**Scene-based reasoning items:**

^^^^^^^^

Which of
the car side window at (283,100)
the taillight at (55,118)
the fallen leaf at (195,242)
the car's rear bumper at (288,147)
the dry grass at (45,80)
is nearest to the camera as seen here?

^^^^^^^^

Reproduce every item above word for word, keeping each line as it stands.

Which of
the car side window at (283,100)
the taillight at (55,118)
the fallen leaf at (195,242)
the car's rear bumper at (288,147)
the dry grass at (45,80)
is nearest to the camera as seen here?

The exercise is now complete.